§ **Entries provided**
· · · · ·
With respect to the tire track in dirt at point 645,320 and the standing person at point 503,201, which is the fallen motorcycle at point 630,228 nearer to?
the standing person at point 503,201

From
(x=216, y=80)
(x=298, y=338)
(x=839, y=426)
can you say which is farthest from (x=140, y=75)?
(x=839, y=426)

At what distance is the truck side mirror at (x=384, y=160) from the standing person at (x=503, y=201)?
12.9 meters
· · · · ·
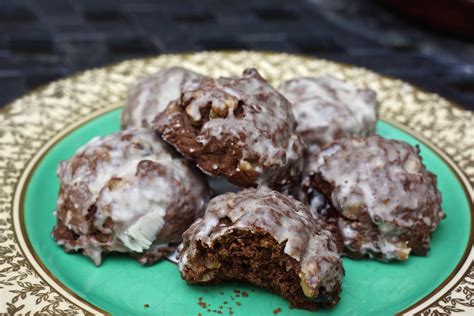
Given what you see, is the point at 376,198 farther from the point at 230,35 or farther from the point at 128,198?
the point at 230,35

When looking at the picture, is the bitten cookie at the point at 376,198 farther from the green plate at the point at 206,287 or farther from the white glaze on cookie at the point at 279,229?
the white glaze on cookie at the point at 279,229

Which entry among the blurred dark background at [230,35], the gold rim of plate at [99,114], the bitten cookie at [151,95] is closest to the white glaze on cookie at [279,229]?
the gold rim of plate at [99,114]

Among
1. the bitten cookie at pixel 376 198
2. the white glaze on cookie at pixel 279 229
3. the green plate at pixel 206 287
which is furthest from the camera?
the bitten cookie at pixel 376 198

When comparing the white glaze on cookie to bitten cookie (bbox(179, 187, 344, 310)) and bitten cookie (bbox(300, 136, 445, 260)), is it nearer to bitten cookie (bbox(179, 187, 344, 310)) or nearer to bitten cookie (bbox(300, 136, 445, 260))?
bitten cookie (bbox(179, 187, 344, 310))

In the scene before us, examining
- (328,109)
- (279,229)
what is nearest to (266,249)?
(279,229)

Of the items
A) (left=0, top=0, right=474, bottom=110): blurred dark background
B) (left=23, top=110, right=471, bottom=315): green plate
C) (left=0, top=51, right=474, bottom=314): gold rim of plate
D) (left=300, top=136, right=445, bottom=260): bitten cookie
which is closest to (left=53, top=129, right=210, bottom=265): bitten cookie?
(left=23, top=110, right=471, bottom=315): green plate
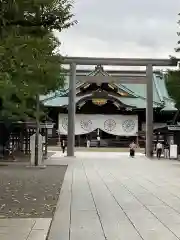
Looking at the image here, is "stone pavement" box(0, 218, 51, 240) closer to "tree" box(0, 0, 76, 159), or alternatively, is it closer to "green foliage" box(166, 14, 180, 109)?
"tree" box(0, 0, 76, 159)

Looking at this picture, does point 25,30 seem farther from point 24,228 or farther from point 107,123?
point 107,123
· · · · ·
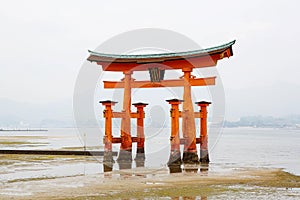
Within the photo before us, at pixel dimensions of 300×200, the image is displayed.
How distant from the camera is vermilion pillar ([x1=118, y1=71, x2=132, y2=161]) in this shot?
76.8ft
· · · · ·
Can you output the stretch of the listing from the line containing "At what distance" through the line containing "12.9 meters" as a numbered list, leaving out any blank lines?

1. At what distance is the truck side mirror at (x=384, y=160) from the standing person at (x=503, y=201)?
2. 12.9 meters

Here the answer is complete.